Problem statement: Nothing other than the lines from the one containing "What is the numerical" through the close of the entries below should be printed, each exactly.

Provided information:
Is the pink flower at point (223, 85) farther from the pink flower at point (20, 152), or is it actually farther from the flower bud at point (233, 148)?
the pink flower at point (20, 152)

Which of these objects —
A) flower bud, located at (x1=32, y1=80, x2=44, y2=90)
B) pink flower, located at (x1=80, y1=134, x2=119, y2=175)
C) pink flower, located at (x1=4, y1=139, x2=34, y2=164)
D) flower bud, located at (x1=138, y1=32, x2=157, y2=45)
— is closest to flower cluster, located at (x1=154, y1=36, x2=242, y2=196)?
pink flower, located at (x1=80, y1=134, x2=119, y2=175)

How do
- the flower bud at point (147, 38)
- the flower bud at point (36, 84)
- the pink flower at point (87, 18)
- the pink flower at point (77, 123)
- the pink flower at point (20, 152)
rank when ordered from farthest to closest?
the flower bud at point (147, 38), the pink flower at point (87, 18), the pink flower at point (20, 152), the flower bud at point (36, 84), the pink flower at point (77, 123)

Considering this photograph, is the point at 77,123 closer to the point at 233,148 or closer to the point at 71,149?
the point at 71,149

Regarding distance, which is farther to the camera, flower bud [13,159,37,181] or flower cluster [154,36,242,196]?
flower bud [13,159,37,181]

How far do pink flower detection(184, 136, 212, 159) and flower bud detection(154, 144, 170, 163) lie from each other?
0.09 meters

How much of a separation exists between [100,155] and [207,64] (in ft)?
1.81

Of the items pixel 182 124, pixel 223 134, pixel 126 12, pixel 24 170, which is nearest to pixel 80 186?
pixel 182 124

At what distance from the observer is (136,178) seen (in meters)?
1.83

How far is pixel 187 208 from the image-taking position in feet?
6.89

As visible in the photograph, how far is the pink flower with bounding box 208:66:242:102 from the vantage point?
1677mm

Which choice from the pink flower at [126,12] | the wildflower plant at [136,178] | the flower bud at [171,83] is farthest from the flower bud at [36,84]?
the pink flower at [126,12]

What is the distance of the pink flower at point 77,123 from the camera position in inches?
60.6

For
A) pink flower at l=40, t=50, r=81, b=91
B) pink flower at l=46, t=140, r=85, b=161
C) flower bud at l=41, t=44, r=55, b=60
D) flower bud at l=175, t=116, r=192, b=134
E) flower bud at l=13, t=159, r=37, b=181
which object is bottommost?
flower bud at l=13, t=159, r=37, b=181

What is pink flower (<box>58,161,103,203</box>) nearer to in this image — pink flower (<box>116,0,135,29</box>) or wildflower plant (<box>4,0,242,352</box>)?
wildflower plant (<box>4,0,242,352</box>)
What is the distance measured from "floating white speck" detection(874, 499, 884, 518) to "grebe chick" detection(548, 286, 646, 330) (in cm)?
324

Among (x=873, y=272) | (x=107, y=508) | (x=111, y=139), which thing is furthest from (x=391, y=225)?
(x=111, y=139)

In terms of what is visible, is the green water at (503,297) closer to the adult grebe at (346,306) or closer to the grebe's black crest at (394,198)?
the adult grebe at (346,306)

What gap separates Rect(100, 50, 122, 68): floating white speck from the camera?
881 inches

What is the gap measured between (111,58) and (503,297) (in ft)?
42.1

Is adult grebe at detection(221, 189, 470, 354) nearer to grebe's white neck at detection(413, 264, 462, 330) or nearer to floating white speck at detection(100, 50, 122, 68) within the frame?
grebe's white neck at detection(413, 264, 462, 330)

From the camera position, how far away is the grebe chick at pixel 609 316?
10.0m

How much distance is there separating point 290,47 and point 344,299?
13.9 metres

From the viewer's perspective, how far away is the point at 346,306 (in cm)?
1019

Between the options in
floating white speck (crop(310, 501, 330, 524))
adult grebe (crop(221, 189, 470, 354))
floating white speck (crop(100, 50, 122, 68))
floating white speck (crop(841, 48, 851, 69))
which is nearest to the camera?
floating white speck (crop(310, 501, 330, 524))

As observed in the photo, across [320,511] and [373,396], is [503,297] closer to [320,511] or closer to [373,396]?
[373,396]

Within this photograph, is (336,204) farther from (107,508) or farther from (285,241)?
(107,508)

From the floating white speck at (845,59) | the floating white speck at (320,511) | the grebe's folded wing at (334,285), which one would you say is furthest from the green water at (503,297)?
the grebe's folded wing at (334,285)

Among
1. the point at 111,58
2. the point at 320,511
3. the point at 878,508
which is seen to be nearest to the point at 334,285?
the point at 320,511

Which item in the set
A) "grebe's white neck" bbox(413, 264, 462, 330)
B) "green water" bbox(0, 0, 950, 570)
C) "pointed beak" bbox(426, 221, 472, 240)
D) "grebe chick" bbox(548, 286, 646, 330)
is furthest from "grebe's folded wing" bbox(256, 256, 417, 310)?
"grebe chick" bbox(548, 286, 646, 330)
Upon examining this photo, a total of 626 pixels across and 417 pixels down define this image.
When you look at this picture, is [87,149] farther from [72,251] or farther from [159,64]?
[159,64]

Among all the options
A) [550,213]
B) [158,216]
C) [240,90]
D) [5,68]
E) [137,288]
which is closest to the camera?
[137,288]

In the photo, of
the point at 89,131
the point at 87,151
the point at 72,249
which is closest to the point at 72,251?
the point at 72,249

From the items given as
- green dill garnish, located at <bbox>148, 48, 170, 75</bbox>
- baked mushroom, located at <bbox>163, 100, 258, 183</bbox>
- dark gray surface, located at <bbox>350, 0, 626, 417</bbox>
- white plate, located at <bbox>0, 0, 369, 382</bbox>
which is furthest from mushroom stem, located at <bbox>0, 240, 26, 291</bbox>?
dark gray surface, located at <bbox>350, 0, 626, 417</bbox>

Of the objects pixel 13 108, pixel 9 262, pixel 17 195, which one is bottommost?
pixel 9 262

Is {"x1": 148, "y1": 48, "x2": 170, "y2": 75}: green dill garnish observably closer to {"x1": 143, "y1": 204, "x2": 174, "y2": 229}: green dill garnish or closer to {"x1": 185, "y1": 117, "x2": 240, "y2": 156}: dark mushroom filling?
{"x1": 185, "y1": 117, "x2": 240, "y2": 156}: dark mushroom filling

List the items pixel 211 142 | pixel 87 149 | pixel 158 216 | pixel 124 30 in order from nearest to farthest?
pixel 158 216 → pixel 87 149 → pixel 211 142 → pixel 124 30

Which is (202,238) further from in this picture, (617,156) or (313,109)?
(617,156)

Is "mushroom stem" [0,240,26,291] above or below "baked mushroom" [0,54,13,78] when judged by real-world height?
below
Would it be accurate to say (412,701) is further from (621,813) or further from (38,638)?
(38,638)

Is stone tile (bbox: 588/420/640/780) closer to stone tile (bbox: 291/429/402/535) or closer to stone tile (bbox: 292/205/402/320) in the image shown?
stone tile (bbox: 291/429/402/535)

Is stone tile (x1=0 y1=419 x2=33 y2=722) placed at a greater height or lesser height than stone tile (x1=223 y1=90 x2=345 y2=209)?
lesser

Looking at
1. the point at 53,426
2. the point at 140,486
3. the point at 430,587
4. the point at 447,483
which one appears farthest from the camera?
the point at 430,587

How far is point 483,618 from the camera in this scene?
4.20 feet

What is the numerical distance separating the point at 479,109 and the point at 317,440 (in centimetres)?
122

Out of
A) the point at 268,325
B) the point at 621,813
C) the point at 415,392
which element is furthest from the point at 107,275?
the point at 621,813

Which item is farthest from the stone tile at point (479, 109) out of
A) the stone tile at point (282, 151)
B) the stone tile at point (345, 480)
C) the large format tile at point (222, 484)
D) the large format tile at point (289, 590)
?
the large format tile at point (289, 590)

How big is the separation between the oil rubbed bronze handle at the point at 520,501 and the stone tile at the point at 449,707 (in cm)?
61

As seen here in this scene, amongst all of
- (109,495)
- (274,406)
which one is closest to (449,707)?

Right answer:
What is the numerical distance separating the point at 479,109 and the point at 317,440 (in centimetres)?
122

Out of
A) the point at 268,325
B) the point at 621,813
C) the point at 415,392
which element is furthest from the point at 107,275?
the point at 621,813

Which item is farthest from the stone tile at point (479, 109) out of
A) the stone tile at point (282, 151)
B) the stone tile at point (345, 480)
C) the large format tile at point (222, 484)
D) the large format tile at point (289, 590)
?
the large format tile at point (289, 590)

How big is the separation between the oil rubbed bronze handle at the point at 520,501 and the stone tile at the point at 449,707 (in cm)?
61

As seen here in this scene, amongst all of
- (109,495)
- (274,406)
which one is closest to (449,707)?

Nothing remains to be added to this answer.